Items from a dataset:

************

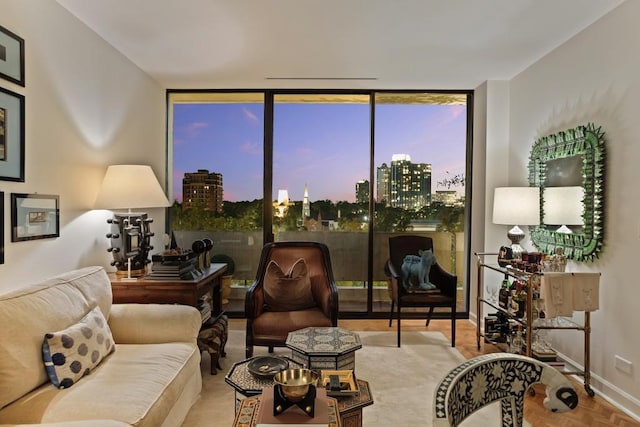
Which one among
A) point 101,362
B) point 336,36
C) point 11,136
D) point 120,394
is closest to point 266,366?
point 120,394

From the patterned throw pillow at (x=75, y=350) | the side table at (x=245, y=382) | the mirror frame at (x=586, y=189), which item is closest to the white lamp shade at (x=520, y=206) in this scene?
the mirror frame at (x=586, y=189)

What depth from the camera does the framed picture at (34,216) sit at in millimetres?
2309

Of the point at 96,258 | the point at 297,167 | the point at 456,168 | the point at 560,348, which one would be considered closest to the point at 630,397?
the point at 560,348

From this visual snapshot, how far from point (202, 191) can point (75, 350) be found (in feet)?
9.57

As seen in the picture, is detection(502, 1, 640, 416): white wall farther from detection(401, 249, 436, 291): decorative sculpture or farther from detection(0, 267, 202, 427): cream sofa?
detection(0, 267, 202, 427): cream sofa

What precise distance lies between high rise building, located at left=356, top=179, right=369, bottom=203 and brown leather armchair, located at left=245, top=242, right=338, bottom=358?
119 cm

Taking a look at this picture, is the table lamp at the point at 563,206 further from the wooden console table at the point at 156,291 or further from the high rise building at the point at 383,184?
the wooden console table at the point at 156,291

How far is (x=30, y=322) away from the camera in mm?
1863

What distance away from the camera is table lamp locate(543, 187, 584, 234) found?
301 cm

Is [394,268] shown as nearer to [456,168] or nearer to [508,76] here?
[456,168]

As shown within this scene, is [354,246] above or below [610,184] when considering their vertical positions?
below

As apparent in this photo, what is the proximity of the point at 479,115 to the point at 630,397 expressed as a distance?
2.95 meters

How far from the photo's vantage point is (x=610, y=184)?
2760mm

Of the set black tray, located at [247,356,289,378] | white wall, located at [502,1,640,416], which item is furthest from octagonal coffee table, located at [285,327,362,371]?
white wall, located at [502,1,640,416]
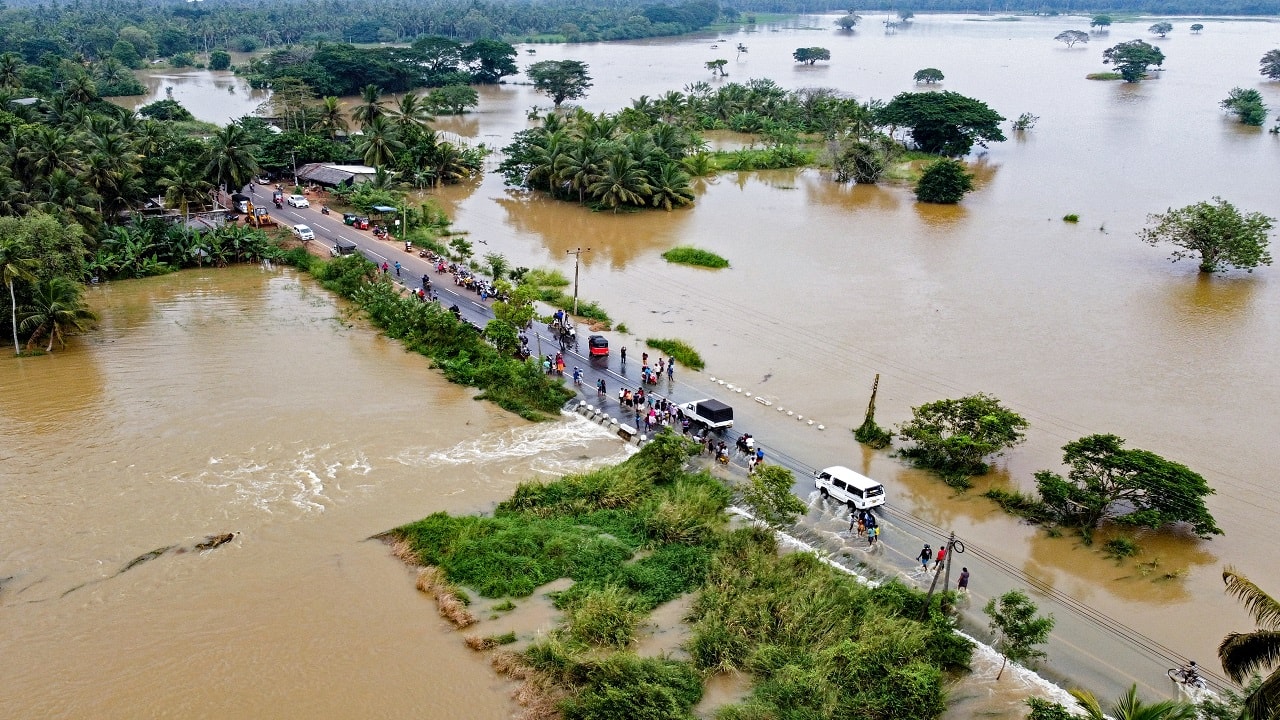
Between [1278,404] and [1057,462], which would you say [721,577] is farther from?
[1278,404]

************

# [REQUEST]
Locate each line in the items above that contains the word "sofa", and copy those lines out.

# [ANSWER IN FULL]
As seen in the picture, is detection(502, 1, 640, 416): white wall farther from detection(401, 249, 436, 291): decorative sculpture or farther from detection(0, 267, 202, 427): cream sofa?
detection(0, 267, 202, 427): cream sofa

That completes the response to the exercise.